Multi-threaded Runtime
First, notice how we initialize the runtime:
The .executors = .auto option tells ZIO to create one executor (OS thread) per CPU core. This means our tasks can truly run in parallel across multiple cores, not just concurrently on a single core.
In the previous examples, we didn't specify this option, so the runtime defaulted to a single executor. That was fine for I/O-bound network servers where tasks spend most of their time waiting. But for this CPU-bound workload (searching file contents), using multiple cores gives us real parallelism.
Channels
Before we dive into the tasks, let's understand the communication mechanism:
// Create channels
var work_buffer: [16][]const u8 = undefined;
var work_channel = zio.Channel([]const u8).init(&work_buffer);
var results_channel = zio.Channel(SearchResult).init(&.{});
A Channel is a typed queue for passing messages between tasks. Channels can be:
- Buffered (like
work_channelwith 16 slots) -send()blocks only when the buffer is full - Unbuffered (like
results_channelwith empty slice) -send()blocks until a receiver callsreceive()
Channels provide a safe way to communicate between concurrent tasks without shared memory or locks.

Dataset excerpt |
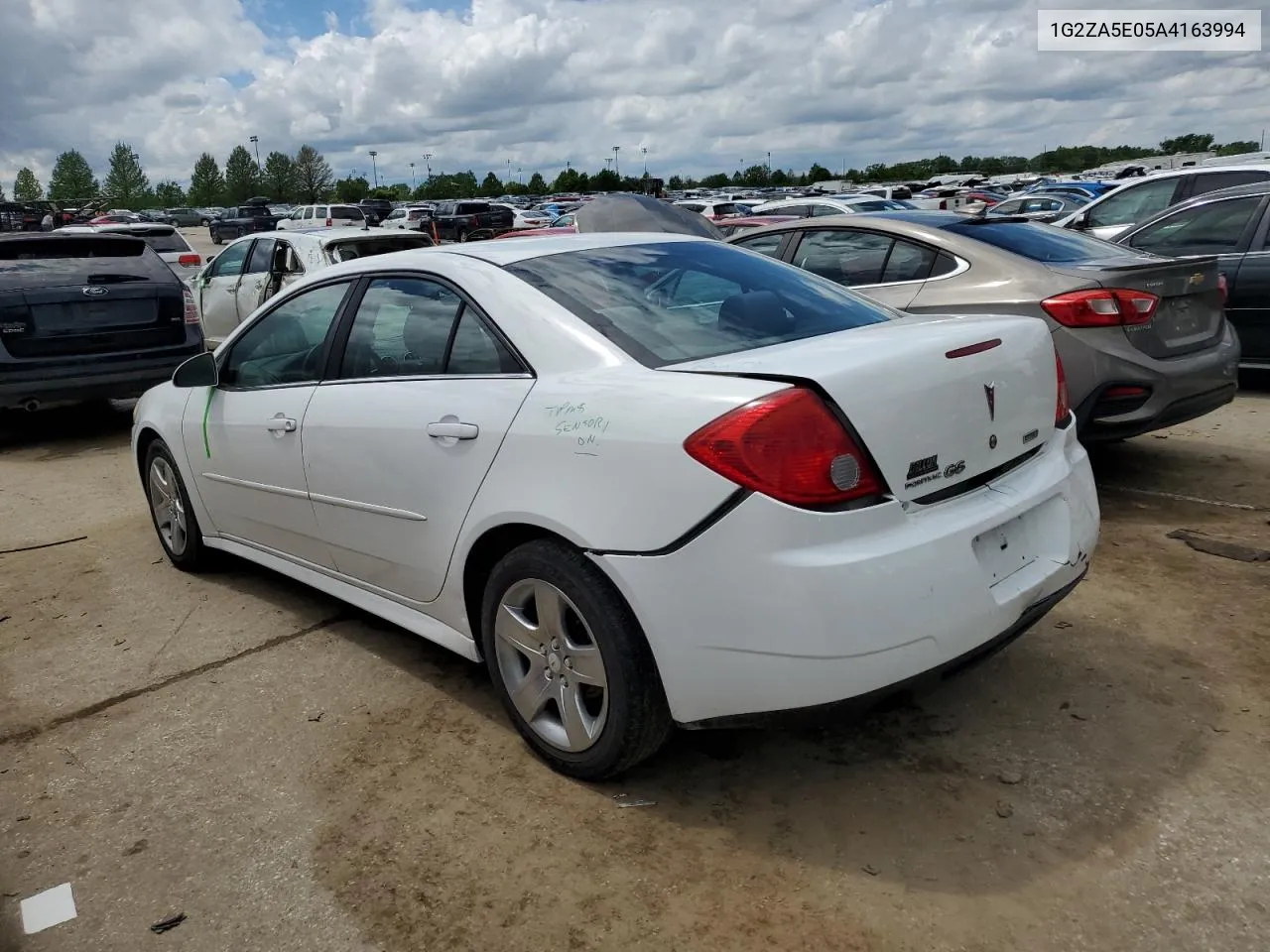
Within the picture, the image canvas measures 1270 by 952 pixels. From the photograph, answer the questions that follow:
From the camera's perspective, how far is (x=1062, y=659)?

Objective 1 |
Can you write down the part of the ZIO runtime excerpt starting with "Multi-threaded Runtime" and going on through "a single core."?
Objective 2 |
Can you turn the paragraph of the ZIO runtime excerpt that begins "In the previous examples" into a short bulleted list of its main facts?
The data placed after the ZIO runtime excerpt comes from a separate source.

Exercise response 1 |
Multi-threaded Runtime
First, notice how we initialize the runtime:
The .executors = .auto option tells ZIO to create one executor (OS thread) per CPU core. This means our tasks can truly run in parallel across multiple cores, not just concurrently on a single core.

Exercise response 2 |
- The earlier examples left out this option, so the runtime defaulted to a single executor.
- That was fine for I/O-bound network servers, whose tasks spend most of their time waiting.
- Searching file contents is a CPU-bound workload, so using multiple cores gives real parallelism.